Attraktiv durch Mitarbeitermotivation
Unternehmenscoach Marc Jürgen betont die zentrale Rolle der Mitarbeitermotivation bei der Steigerung der Attraktivität von Unternehmen. Um diese zu erhöhen, stellt er die Fragen: Für wen soll das Unternehmen attraktiv sein? Was charakterisiert die Zielgruppe? Was ist ihnen wichtig? Ein genauer Blick auf verschiedene Generationen, insbesondere die aktuelle Generation Z (Geburtsjahrgänge 2000–2010), ist dabei hilfreich. Angehörige dieser Generation sind (in Deutschland) behütet aufgewachsen und ihre Schul- und Freizeit war eher durchorganisiert. Sie sind Digital Natives, ihre Welt ist vernetzt und kommunikativ, digitale Anwendungen beherrschen sie intuitiv und schnell. Sie sind Individualisten und gewohnt, nach ihrer Meinung gefragt und in Entscheidungen mit einbezogen zu werden. Motivierende Faktoren, die die Attraktivität von Unternehmen für diese Zielgruppe steigern, sind Vernetzungsmöglichkeiten, Teamarbeit, Wertschätzung, Anerkennung, positives Vorgesetztenverhalten, Aufstiegs- und Weiterbildungsmöglichkeiten sowie flexible Arbeitszeiten. Diese Argumente sollten breit kommuniziert werden, um ihre anziehende Wirkung zu entfalten.

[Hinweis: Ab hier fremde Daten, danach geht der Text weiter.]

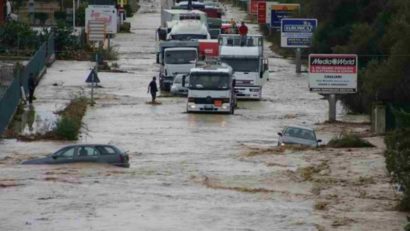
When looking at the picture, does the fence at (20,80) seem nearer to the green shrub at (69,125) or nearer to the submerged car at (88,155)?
the green shrub at (69,125)

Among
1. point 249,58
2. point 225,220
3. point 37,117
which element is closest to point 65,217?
point 225,220

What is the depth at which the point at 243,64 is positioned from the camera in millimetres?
68625

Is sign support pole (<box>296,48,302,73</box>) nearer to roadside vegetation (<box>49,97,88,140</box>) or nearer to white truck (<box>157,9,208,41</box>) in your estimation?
white truck (<box>157,9,208,41</box>)

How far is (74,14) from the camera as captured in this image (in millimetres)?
107938

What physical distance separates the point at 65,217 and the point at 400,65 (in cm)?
2754

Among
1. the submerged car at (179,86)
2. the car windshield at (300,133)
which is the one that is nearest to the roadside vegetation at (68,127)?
the car windshield at (300,133)

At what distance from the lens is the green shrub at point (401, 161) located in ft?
114

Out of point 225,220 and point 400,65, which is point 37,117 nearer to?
point 400,65

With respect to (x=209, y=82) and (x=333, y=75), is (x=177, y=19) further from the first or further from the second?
(x=333, y=75)

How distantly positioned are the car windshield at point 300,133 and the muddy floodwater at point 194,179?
975 millimetres

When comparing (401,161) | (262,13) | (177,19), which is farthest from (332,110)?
(262,13)

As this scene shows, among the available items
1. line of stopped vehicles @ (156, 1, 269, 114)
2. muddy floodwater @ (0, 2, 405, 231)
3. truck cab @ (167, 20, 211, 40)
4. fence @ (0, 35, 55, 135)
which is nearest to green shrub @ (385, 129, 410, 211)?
muddy floodwater @ (0, 2, 405, 231)

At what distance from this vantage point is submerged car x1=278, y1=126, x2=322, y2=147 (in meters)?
50.4

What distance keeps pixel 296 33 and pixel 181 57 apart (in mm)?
13899
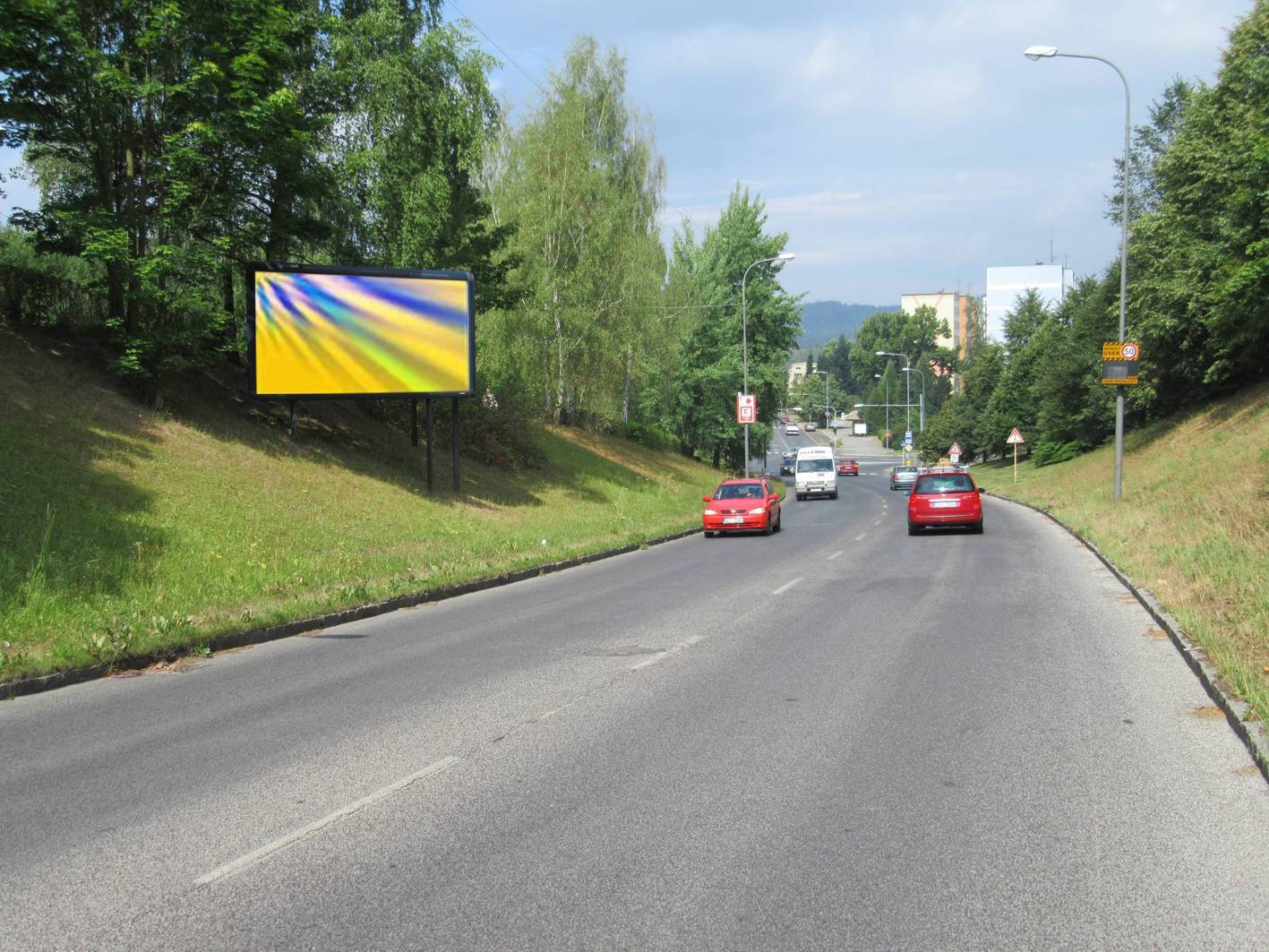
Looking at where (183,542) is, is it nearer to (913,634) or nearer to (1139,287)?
(913,634)

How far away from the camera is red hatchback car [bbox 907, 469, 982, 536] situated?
85.6 feet

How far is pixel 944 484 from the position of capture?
87.1 feet

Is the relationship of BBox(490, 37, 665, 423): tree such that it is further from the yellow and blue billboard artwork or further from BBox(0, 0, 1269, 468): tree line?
the yellow and blue billboard artwork

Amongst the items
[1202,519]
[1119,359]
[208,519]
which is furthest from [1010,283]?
[208,519]

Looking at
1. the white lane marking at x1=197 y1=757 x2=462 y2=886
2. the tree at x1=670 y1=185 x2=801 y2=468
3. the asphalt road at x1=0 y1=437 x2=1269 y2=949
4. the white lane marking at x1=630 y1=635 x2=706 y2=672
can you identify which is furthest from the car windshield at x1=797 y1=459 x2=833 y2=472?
the white lane marking at x1=197 y1=757 x2=462 y2=886

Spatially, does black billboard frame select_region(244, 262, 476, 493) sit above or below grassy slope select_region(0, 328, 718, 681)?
above

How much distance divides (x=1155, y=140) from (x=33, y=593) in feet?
202

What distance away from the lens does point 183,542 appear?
15.2 m

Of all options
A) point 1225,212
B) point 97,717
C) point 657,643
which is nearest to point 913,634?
point 657,643

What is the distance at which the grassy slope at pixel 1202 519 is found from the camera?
9523mm

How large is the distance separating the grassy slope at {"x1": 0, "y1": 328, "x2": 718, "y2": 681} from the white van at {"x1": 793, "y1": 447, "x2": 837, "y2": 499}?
21365 mm

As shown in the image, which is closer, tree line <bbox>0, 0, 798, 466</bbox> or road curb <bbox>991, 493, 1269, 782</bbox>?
road curb <bbox>991, 493, 1269, 782</bbox>

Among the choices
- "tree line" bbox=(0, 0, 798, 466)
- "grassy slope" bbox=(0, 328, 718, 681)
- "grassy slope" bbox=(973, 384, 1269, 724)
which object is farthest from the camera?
"tree line" bbox=(0, 0, 798, 466)

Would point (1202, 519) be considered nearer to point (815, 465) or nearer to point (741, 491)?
point (741, 491)
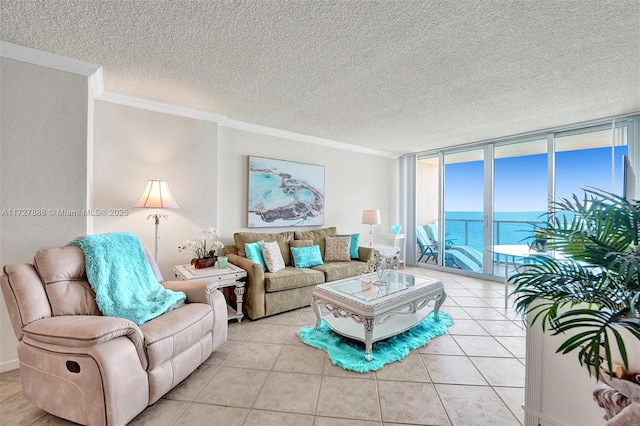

Attraktiv mit cleveren Lohn-Konzept Lösungen
Peter Reininghaus vom Lohnkonzept Netzwerk Bielefeld präsentierte clevere Lohnoptimierungsmöglichkeiten als Instrument zur Steigerung der Unternehmensattraktivität. Diese Lösungen werden häufig übersehen, obwohl sie vom Kleinstbetrieb bis zum Konzern sowie für Kommunen und öffentliche Einrichtungen umsetzbar sind. Dabei spielt die Unternehmensgröße keine Rolle. Die Lohnkonzept-Lösungen erfolgen mit Hilfe steuer- und/oder sozialversicherungsfreien Lohnbestandteilen, was zu einer deutlichen Senkung der Lohnnebenkosten und einem spürbar höheren Nettoeinkommen für die Belegschaft führt – eine Win-Win-Situation. Unternehmen können aus über 50 Optionen attraktive Benefits für ihre Mitarbeitenden auswählen, wobei in der Praxis nur eine Handvoll Lösungen einfach umsetzbar sind. Es gilt, die passenden Bausteine für den jeweiligen Betrieb zu finden, die nicht nur für Mitarbeitende einen Mehrwert bieten. Auch für den Arbeitgeber müssen Verwaltung und Umsetzung schlank und transparent sein. Beliebte Benefits in Handwerksbetrieben sind beispielsweise die Unternehmenskarte, Internet-Kostenzuschüsse, Fahrtkostenzuschüsse, Erholungsbeihilfen und Aufmerksamkeiten. Durch begleitende Kommunikation kann eine starke Arbeitgebermarke aufgebaut werden, indem die gewährten Vorteile z.B. in Social-Media-Kampagnen oder Personalanzeigen hervorgehoben werden. Indem man Gutes für die Mitarbeitenden tut, wird das Unternehmen gleichzeitig für neue Talente attraktiv.